In the dynamic market for ready-made meal kits, it would seem that cash is king, and the popular service Chef’d appears to have run out of it. The three-year-old meal delivery service abruptly shut its doors on Monday, August 6, shuttering its website and informing its more than 350 employees that their jobs were toast.
The company had its ups and downs in the past year, as it continued to face fierce competition from Blue Apron and other services. Last year, Campbell Soup and pork producer Smithfield Foods poured about $35 million into the company, and Chef’d had secured lucrative arrangements to sell its meal kits in traditional grocery stores including Costco, subsidiaries of Kroger, and other retail outlets.

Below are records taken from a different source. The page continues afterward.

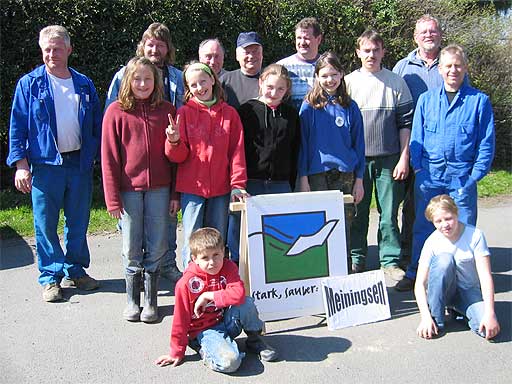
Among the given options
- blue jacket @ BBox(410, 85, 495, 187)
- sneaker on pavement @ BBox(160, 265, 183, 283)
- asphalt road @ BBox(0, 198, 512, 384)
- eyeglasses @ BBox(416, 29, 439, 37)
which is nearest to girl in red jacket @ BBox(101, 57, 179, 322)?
asphalt road @ BBox(0, 198, 512, 384)

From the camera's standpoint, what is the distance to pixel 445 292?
4266 millimetres

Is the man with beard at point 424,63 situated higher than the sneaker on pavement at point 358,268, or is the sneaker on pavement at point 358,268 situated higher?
the man with beard at point 424,63

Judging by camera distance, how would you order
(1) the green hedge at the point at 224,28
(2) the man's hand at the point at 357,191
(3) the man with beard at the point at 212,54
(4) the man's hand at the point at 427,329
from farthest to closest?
1. (1) the green hedge at the point at 224,28
2. (3) the man with beard at the point at 212,54
3. (2) the man's hand at the point at 357,191
4. (4) the man's hand at the point at 427,329

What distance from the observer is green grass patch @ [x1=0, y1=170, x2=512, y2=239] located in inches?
277

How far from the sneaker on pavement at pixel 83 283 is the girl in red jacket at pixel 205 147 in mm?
1286

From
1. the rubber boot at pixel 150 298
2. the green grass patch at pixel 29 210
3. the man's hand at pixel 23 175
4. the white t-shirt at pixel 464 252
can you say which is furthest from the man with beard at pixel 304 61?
the green grass patch at pixel 29 210

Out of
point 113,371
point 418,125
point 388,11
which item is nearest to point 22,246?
point 113,371

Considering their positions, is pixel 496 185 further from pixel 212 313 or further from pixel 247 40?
pixel 212 313

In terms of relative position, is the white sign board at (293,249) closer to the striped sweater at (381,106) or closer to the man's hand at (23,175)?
the striped sweater at (381,106)

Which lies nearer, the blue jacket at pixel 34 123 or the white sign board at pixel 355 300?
the white sign board at pixel 355 300

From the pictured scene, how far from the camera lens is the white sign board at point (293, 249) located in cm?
438

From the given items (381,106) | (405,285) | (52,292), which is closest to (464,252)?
(405,285)

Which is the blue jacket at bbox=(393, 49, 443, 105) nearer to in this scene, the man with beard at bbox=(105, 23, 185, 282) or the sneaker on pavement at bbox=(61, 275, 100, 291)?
the man with beard at bbox=(105, 23, 185, 282)

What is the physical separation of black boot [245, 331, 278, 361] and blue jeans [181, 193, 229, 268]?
2.73 ft
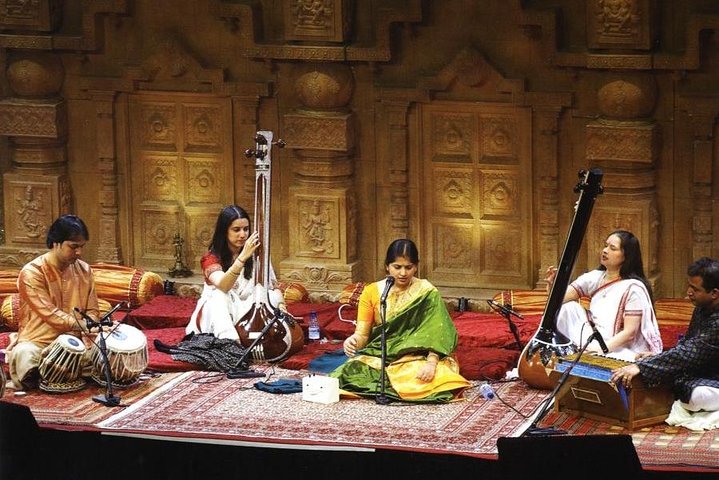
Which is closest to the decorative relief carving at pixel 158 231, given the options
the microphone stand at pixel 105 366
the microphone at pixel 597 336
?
the microphone stand at pixel 105 366

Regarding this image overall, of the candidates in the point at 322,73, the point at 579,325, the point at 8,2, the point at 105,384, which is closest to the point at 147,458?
the point at 105,384

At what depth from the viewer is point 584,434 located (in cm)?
1119

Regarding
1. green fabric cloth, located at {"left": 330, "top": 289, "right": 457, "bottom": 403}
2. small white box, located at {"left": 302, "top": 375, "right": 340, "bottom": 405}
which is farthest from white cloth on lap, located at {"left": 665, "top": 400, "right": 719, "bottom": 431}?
small white box, located at {"left": 302, "top": 375, "right": 340, "bottom": 405}

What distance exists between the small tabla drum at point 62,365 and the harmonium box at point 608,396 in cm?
299

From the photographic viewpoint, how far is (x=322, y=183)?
48.5 ft

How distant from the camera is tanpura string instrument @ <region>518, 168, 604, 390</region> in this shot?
11836 millimetres

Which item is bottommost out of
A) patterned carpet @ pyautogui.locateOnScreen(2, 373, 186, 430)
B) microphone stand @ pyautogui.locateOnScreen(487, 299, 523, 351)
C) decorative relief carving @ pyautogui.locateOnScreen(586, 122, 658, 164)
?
patterned carpet @ pyautogui.locateOnScreen(2, 373, 186, 430)

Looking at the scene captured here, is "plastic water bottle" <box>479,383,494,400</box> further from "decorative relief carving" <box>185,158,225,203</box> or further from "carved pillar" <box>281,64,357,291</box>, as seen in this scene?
"decorative relief carving" <box>185,158,225,203</box>

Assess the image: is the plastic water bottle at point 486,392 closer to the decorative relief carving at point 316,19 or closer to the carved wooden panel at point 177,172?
the decorative relief carving at point 316,19

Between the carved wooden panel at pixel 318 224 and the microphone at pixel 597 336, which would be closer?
the microphone at pixel 597 336

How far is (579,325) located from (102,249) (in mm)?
4624

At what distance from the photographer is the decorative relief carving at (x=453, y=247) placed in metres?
14.7

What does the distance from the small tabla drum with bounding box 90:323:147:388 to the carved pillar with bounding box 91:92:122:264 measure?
3001mm

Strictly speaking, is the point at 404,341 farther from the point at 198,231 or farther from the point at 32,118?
the point at 32,118
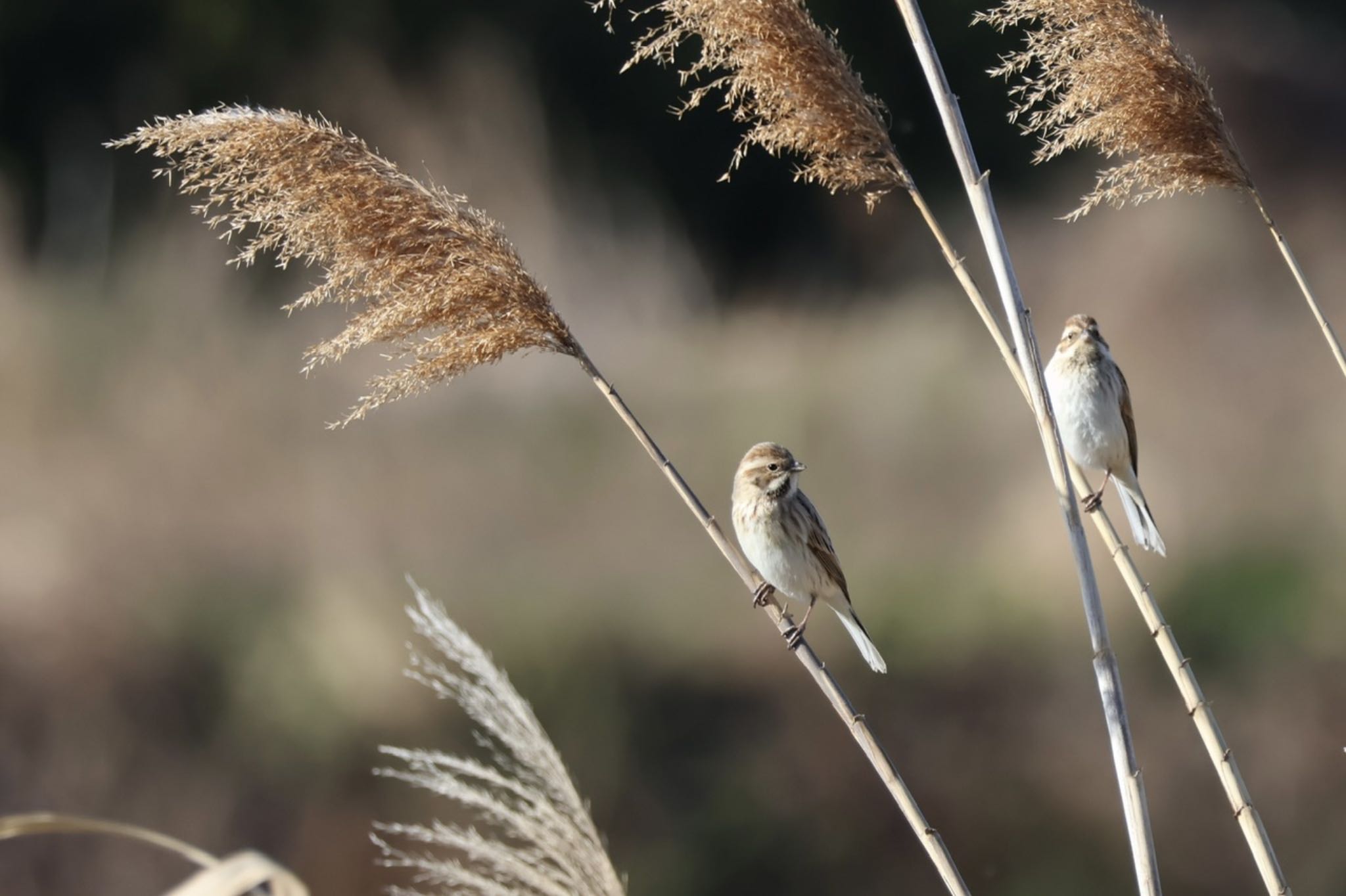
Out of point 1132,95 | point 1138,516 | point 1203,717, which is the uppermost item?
point 1132,95

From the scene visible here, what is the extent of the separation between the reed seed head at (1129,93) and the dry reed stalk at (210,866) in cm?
128

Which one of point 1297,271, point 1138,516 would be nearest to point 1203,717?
point 1297,271

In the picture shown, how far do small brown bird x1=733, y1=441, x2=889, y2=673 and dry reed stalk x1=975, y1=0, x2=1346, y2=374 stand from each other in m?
1.12

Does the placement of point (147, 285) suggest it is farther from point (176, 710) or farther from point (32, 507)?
point (176, 710)

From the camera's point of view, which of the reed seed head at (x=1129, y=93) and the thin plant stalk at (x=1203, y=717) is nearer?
the thin plant stalk at (x=1203, y=717)

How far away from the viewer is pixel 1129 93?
167 cm

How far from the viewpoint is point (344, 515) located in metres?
5.85

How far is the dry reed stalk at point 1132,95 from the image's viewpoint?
1.65 metres

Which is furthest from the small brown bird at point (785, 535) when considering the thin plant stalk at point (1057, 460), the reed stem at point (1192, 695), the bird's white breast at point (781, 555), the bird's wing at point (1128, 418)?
the thin plant stalk at point (1057, 460)

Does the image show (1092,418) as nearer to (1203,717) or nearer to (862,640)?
(862,640)

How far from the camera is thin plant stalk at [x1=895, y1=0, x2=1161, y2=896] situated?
139 centimetres

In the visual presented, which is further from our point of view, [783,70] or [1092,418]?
[1092,418]

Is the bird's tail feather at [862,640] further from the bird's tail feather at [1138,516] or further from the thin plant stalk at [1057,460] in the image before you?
the thin plant stalk at [1057,460]

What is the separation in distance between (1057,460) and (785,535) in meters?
1.29
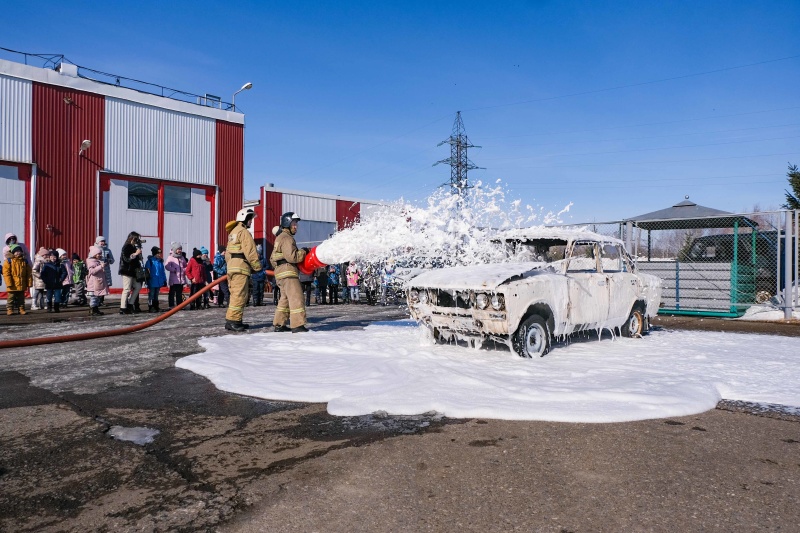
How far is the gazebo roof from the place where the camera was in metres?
13.3

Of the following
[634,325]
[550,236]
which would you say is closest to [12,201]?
[550,236]

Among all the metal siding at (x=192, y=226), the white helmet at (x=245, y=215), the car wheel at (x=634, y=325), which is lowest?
the car wheel at (x=634, y=325)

However, there have been dramatic shifts in the meal kit delivery market in the past year. The game-changer has been Amazon’s acquisition of Whole Foods, seamlessly enveloping the high-end grocery franchise into its Amazon Prime program. But other shifts contributed, including Albertson’s acquisition of rival service Plated, Blue Apron going public and throwing a ton of money into non-traditional advertising venues such as podcasts, and a new trend that found traditional grocery outlets like Walmart simply launching their own meal kits or snapping up smaller competitors, such as Kroger’s acquisition of Home Chef.

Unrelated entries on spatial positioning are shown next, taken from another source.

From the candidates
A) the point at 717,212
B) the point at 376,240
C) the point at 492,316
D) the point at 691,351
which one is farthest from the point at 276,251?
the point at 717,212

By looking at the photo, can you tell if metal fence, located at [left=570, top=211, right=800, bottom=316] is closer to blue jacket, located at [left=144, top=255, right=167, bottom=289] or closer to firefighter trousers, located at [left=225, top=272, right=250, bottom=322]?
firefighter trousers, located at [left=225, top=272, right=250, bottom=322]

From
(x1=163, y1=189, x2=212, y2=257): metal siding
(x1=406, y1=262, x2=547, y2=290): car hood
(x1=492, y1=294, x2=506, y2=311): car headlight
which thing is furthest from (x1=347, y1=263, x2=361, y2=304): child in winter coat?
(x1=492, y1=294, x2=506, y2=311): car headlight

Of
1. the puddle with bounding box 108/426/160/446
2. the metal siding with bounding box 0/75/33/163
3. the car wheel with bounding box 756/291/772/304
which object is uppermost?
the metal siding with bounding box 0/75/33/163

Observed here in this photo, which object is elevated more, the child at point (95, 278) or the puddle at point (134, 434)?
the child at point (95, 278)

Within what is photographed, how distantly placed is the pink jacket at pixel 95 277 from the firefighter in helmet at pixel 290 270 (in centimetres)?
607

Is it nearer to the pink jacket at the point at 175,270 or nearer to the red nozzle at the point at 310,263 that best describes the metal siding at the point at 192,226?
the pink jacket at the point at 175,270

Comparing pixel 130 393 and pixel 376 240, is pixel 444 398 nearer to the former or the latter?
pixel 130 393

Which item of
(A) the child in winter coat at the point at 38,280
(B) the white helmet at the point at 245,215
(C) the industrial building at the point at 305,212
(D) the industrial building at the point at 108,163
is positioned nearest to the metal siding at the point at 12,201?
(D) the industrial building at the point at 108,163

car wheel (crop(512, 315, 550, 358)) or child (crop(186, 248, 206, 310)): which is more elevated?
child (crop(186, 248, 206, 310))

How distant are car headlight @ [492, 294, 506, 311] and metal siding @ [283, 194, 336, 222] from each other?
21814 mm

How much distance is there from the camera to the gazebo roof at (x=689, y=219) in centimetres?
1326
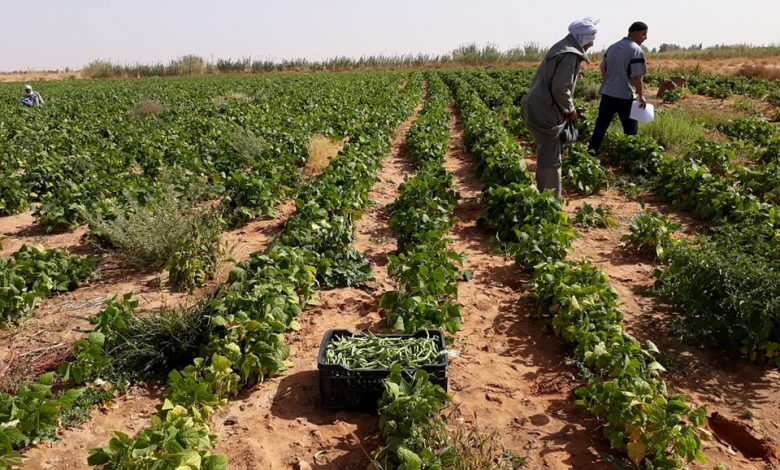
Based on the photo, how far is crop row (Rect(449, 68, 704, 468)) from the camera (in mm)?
2828

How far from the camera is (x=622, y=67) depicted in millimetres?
8539

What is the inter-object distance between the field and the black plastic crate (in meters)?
0.08

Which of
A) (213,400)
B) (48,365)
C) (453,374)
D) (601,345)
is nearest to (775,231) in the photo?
(601,345)

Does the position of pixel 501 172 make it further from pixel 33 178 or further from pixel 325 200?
pixel 33 178

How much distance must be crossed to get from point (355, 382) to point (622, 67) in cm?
720

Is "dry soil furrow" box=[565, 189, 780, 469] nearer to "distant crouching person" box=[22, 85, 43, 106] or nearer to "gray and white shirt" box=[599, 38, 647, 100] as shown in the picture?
"gray and white shirt" box=[599, 38, 647, 100]

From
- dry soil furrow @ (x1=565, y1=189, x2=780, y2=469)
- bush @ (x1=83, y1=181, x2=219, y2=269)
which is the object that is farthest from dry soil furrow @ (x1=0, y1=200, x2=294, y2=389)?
dry soil furrow @ (x1=565, y1=189, x2=780, y2=469)

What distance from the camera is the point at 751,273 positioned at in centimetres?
384

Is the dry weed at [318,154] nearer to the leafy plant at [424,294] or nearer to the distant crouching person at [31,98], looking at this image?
the leafy plant at [424,294]

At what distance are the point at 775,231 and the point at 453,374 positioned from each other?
3243mm

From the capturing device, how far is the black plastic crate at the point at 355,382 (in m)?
3.37

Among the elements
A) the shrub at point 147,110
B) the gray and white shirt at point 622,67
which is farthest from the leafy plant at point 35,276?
the shrub at point 147,110

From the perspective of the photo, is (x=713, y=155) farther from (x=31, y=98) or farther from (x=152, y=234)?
(x=31, y=98)

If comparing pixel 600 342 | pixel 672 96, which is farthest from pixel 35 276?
pixel 672 96
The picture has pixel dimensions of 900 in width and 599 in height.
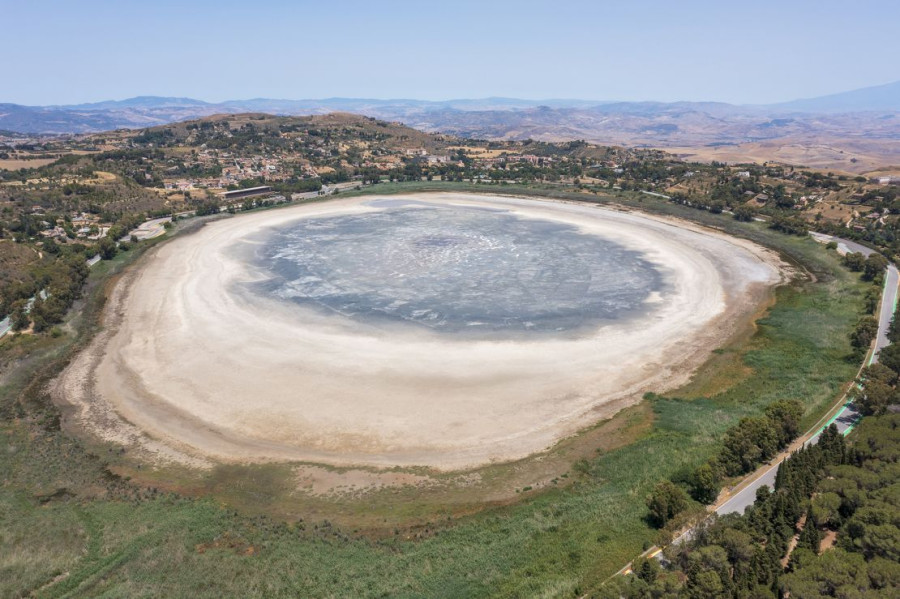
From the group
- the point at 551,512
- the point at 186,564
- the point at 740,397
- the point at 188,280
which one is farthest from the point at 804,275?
the point at 188,280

It’s believed that investors and entrepreneurs have simply overestimated the market for high-quality meal kits. These meals can run up to $100 per week for what is essentially expensive takeout. Add on to these cold facts the idea that Chef’d didn’t even require its customers to subscribe to a plan, and the generally low retention rate among meal delivery customers, and the situation seems pretty bleak for everybody in this beleaguered market.
Certainly, the market continues to grow — analysts saw the market grow by 40 percent last year and have projected a market value of more than $11 billion by 2022, but the market is currently valued at a little over $2 billion annually, and it’s marked by cutthroat competition among over 150 companies rubbing shoulders in the space. In its news item, The Motley Fool called it pretty clearly: “Investors in Blue Apron should be worried.”
The company informed its approximately 350 workers in Brooklyn, New York and California of the closure during a conference call late Monday, followed by an email announcement from founder and CEO Kyle Ransford.
“We have had some unexpected circumstances with the funding for the business,” Ransford said in the email, referencing a last-ditch effort to reorganize the $160 million business and sell out to True Food Innovation, a California-based food consultancy. “Due to setbacks with financing, unfortunately, we are ceasing operations for all employees, effective today. If we had been successful with these funding efforts, this difficult decision would have been avoided.”